Die Band um Frontmann Chad Urmston, der den meisten als Chadwick Stokes bekannt sein dürfte, ist diesseits des Atlantiks nie wirklich an den Status herangekommen, den sie in der Heimat genießt.

Die dreitägige Benefizveranstaltung im New Yorker Madison Square Garden 2007, als Dispatch drei aufeinanderfolgende Konzerte zu Gunsten von Simbabwe ausverkauften und ihr Abschiedskonzert 2004 (wegen zwischenzeitlicher Auflösung) mit 110.000 Besuchern, zählen bis heute zu den größten Konzertereignis einer Indieband überhaupt.

In Europa sind sie eher ein Fall für Kenner.
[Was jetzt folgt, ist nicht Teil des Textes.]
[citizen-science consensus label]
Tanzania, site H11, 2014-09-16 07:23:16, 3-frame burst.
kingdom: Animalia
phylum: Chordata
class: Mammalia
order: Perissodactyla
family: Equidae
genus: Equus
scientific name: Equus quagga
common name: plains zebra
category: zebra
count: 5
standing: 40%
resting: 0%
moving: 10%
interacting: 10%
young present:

Das dürfte sich auch mit ihrem sechsten Studioalbum kaum ändern. Dafür stromern die neuen Songs zu unspektakulär ihrer Wege.

Die hübschen Melodien von „Curse + Crush“, „Begin Again“ oder „Rice Water“ setzen sich aber mit jedem Hören tiefer im Unterbewusstsein fest, bis im Kopf nur noch „Your eyes, they shine from somewhere else“ umher zwitschert.

Dass es Bassist Pete Francis Heimbold auf Grund von Depressionen gar nicht mal so gut geht, ist „America Location, 12“ nicht anzuhören.

Unter der harmonischen Folklore zwischen Simon and Garfunkel, Crosby, Stills, Nash & Young und einer leichten Indie-Prise verstecken sich aber auch die Zeichen der Zeit: We don’t ever need rice, like we don’t need water […] we don’t ever need guns, but they love their wars“.

Für den Vorgänger „Circles Around The Sun“ ließen sich Dispatch ganze 12 Jahre Zeit. Für „America Location 12“ jetzt immerhin nur 5. Die Platte kommt keine Sekunde zu früh.

Und auch wenn das hier keine Offenbarung ist, gibt es doch deutlich mehr zu hören, als nur grundsoliden Indie-Folk. Das sollen die Fleet Foxes mit ihrem neuen Album erstmal nachmachen.